1. If your protagonist (Mireille) is kidnapped from her family and betrayed by her father from the start, there are no happy endings, period.
2. Mireille's narration refers to both the "before" and "after" the kidnapping. It's clear she will come out alive, if not completely whole. Death is (arguably) the ultimate tragedy, so there's still room for rebirth.
3. Mireille's strength of character--her toughness and resilience read like someone can endure and perhaps even overcome.
4. Support characters--Mireille's husband, Michael, is loyal, loving, and strong--he makes mistakes but, overall, he represents a future worth living for, as does Mireille's young son.
The trajectory of the novel and how it ends seems to bear all these out.
Here's what happens next:
Mireille's kidnappers do, in fact, release her, once her father finally decides to pay the ransom (after 13 days!). The second half of the novel ("Part II: Once Upon a Time") deals with the emotional aftermath of Mireille's ordeal and her struggle to reorient herself to the former "fairy tale" of her life. During her captivity, she has learned to think of herself as a disembodied no one and now has difficulty reconciling this no one to her previous identity as daughter, wife, mother. In the aftermath, she is unable to talk about what happened to her and is both physically and emotionally unable to hold her son. This leads to numerous conflicts with her husband, as Mireille literally flees their home once they return to Miami, driving across the country in her car. Michael initially fails to provide the support she needs, but his mother, Lorraine, steps in and gives Mireille the space, time, and understanding required to begin the healing process. Eventually, Mireille is able to tell her story to Lorraine and to Michael, and is fully reunited with her husband and son. She resumes her life, has another child (via a surrogate), and, eventually, grants her father forgiveness. In a word, then, there is a sort of rebirth--albeit at the cost of the death of a former self.
So what's it all about?
I've been thinking about how the whole idea of tragedy vs happy vs bittersweet ending not only give the reader something to hold on to and to anticipate, but also informs our understanding of what a story (and life) is all about. What's the point? Well, if Mireille's story had turned out to be a happy one, it would have been a great example of overcoming terrible circumstances, but it wouldn't be quite true to Mireille's point of view. Much of her story seems to be about how "surviving" violence can be a deathless death, and that captivity may continue long after the prisoner is released from his or her cage.

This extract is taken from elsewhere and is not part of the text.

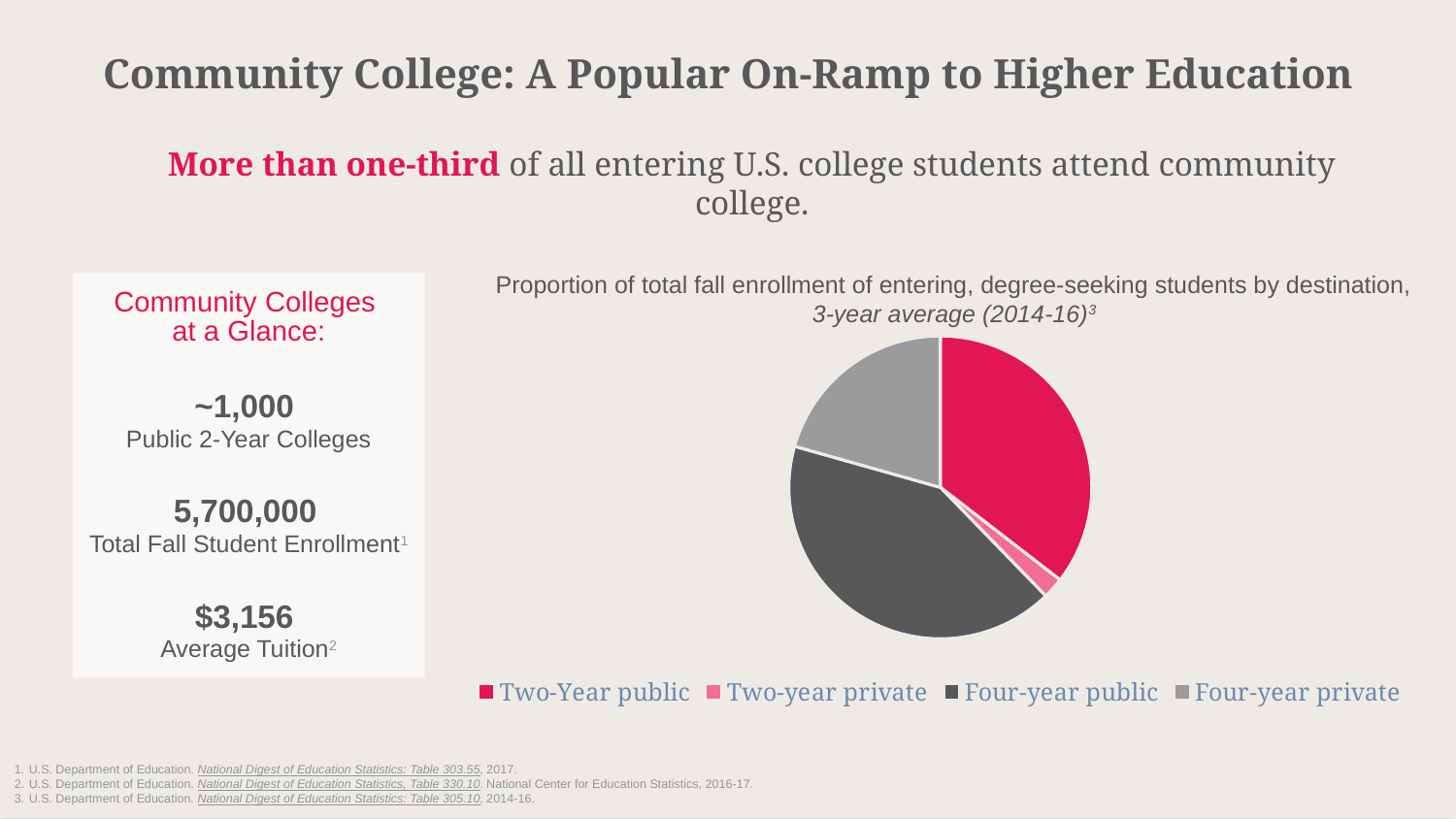
Which slice is larger in the pie chart: Two-Year public or Four-year private? Two-Year public Which slice is larger in the pie chart: Four-year private or Two-year private? Four-year private What kind of chart is shown on the slide? Pie chart Which destination has the smallest slice of the pie chart? Two-year private What is the title of the pie chart? Proportion of total fall enrollment of entering, degree-seeking students by destination, 3-year average (2014-16) Which destination has the largest slice of the pie chart? Four-year public How many slices does the pie chart have? 4 Which legend entry of the pie chart is shown in red? Two-Year public Which slice is larger in the pie chart: Four-year public or Two-year private? Four-year public How many entries does the legend of the pie chart list? 4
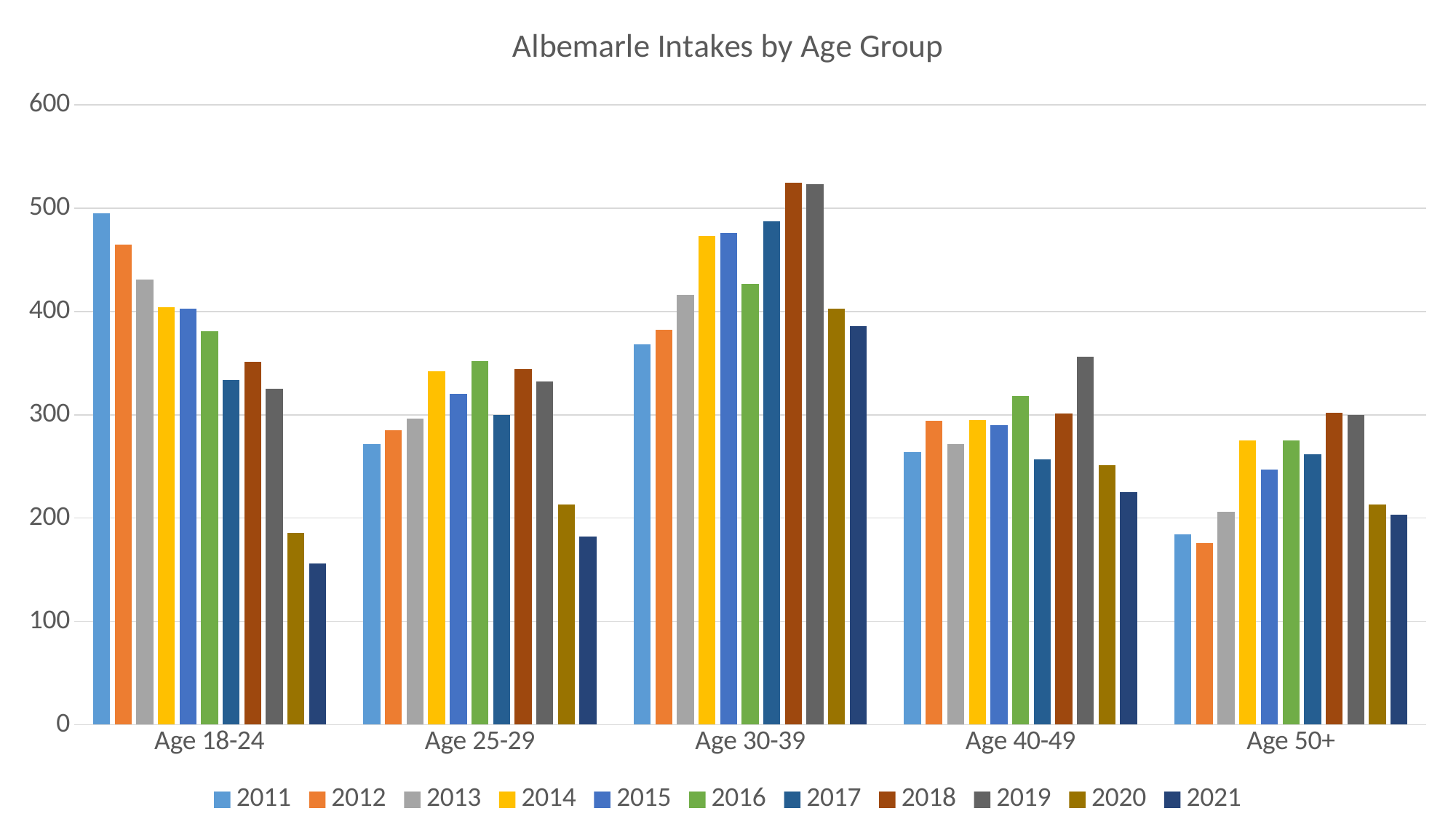
How many age groups are shown on the x axis? 5 What is the title of the chart? Albemarle Intakes by Age Group Is the value for 2021 in the Age 18-24 group greater or less than 200? less Is the value for 2011 in the Age 18-24 group greater or less than 400? greater What kind of chart is shown on the slide? Bar chart Is the value for 2019 in the Age 40-49 group greater or less than 300? greater In the Age 30-39 group, which is larger, the 2017 bar or the 2016 bar? 2017 Within the Age 40-49 group, which year has the highest bar? 2019 Which age group has the highest 2018 bar? Age 30-39 Within the Age 18-24 group, which year has the lowest bar? 2021 Within the Age 18-24 group, do the bars generally rise or fall from 2011 to 2021? fall How many series does the legend list? 11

And if Mireille's story had turned out to be an utterly tragic one, it might also have mis-delivered on another provocative aspect of this story--the way in which Mireille resists her aggressors at every turn--both physically and verbally; likewise, she resists her family's attempts to minimize the impact of this violence. She demands to be heard, and ultimately she is, by her mother-in-law, her husband, and, to some extent, her father.

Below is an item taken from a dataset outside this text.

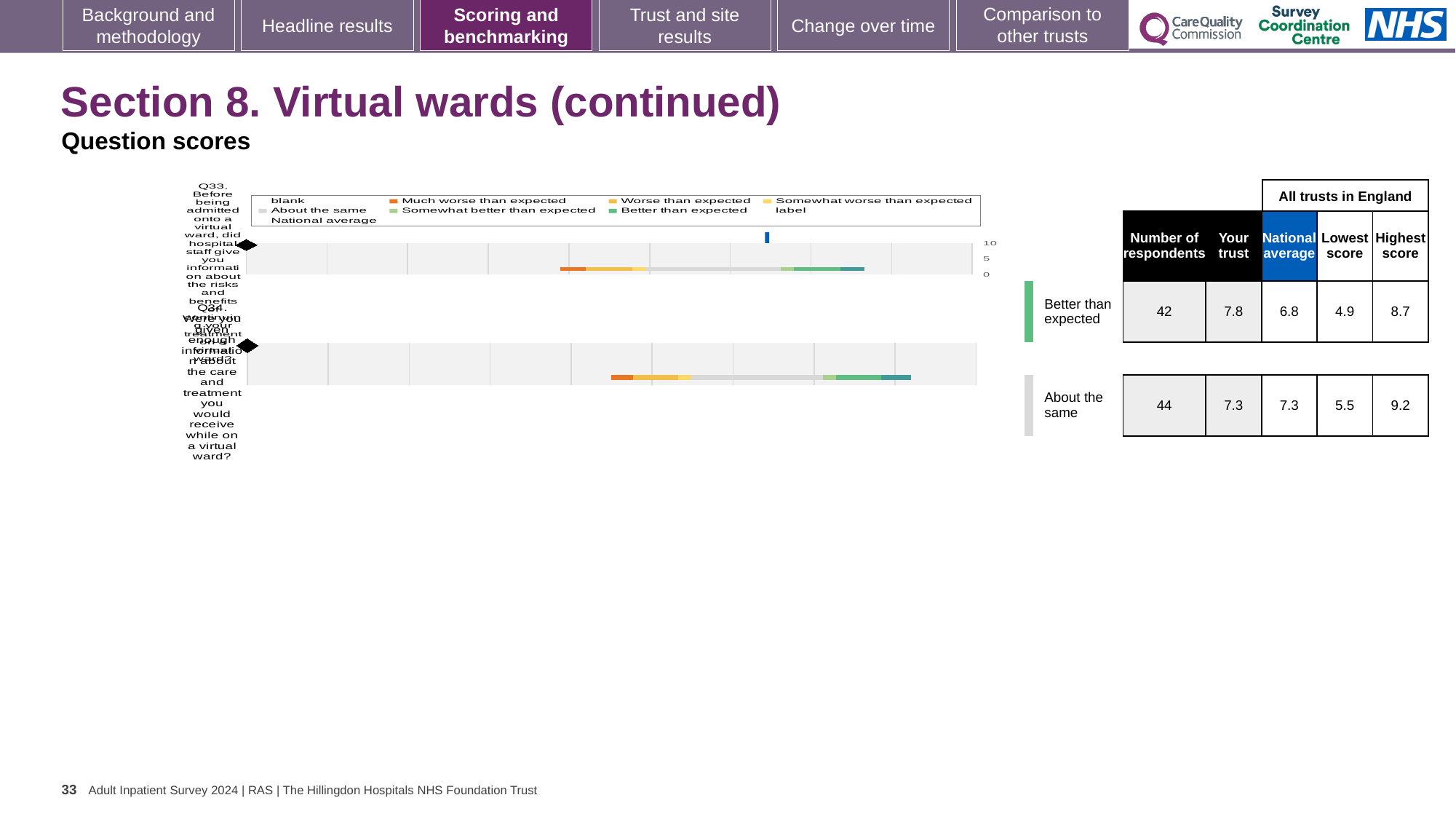
What is the highest score among all trusts in England for Q34? 9.2 For Q33, is the trust's score higher or lower than the national average? higher How many respondents answered Q34? 44 What is the 'Your trust' score for Q33 (information about the risks and benefits of a virtual ward)? 7.8 Which question has more respondents, Q33 or Q34? Q34 How many questions (categories) are plotted in the chart? 2 What is the national average score for Q33? 6.8 What kind of chart is used to show the question scores on this slide? bar chart Which benchmark category is Q33 placed in? Better than expected What is the lowest score among all trusts in England for Q33? 4.9 What is the 'Your trust' score for Q34 (enough information about care and treatment on a virtual ward)? 7.3 What is the difference between the trust's score and the national average for Q33? 1.0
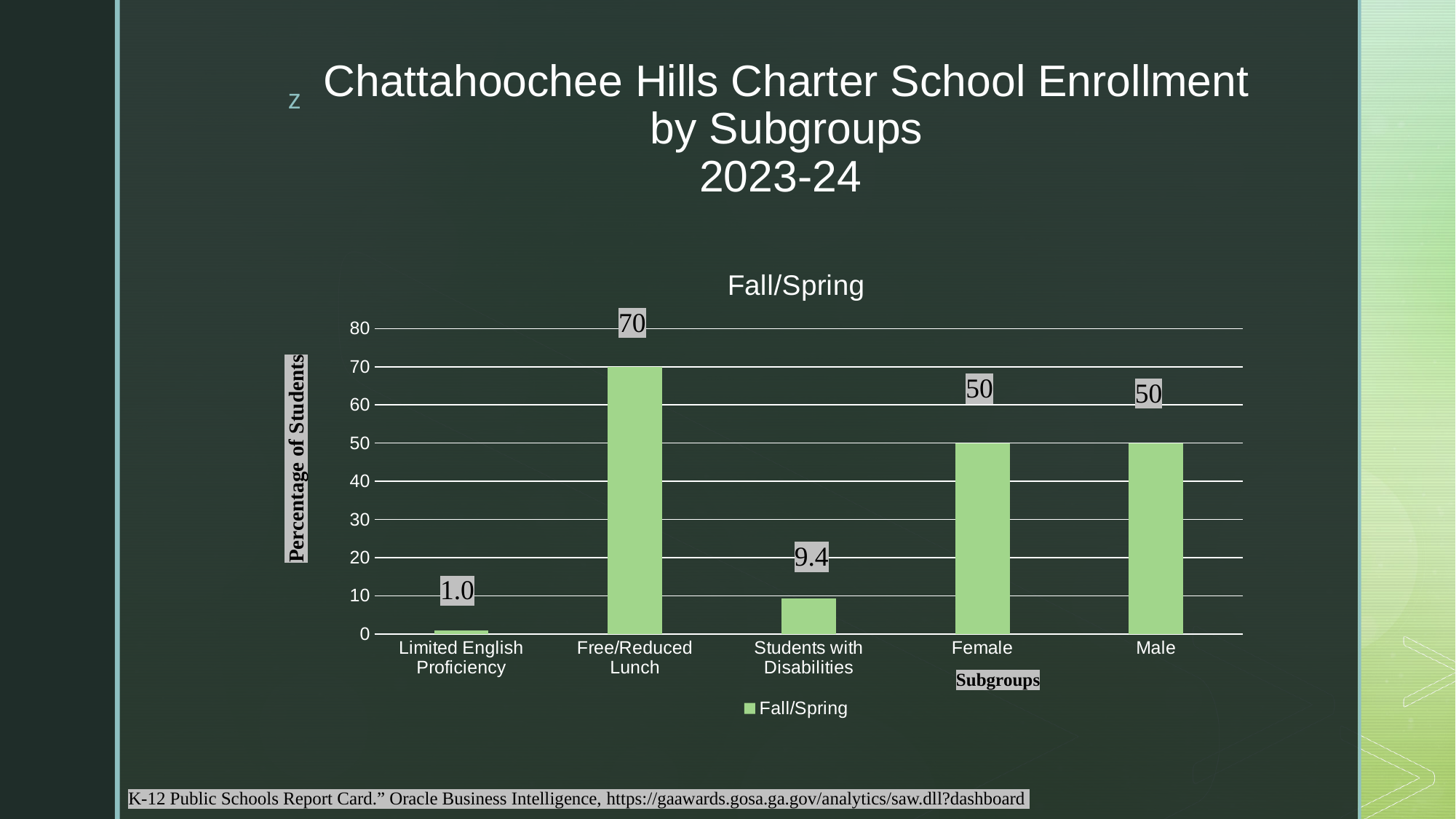
What is the value for Female? 50 Which is larger, the value for Students with Disabilities or the value for Male? Male Which subgroup has the highest value? Free/Reduced Lunch What is the value for Free/Reduced Lunch? 70 What is the value for Students with Disabilities? 9.4 What kind of chart is shown on the slide? bar chart What is the value for Limited English Proficiency? 1.0 What is the difference between the values for Free/Reduced Lunch and Female? 20 How many subgroups are shown on the x axis? 5 Is the value for Students with Disabilities greater or less than 10? less Which subgroup has the lowest value? Limited English Proficiency What is the label of the y axis? Percentage of Students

|Persephone, from becauseilovesand|
The final mix of tragedy and rebirth seems to represent the experience of the book as a whole--that violence is cyclical, both in time (Mireille returns to Haiti in the violent, albeit natural, aftermath of the 2010 Haiti earthquake), and in the psyche (Mireille continues to feel like two people--her "before" and "after" selves). In fact, in the novel's final chapter, Mireille encapsulates her experience in a way that could apply to the "mixed" ending as well, through the tale of Hades and Persephone: Hades (god of the underworld) steals Persephone to be his wife, but Persephone's mother Demeter forbids the earth to bear fruit in retaliation. The compromise: Hades releases Persephone, but only after he forces her to eat the seeds of a pomegranate, which doom her to return to the underworld for six months each year. Persephone is ransomed to a complicated future--both free and not free--just like Mireille.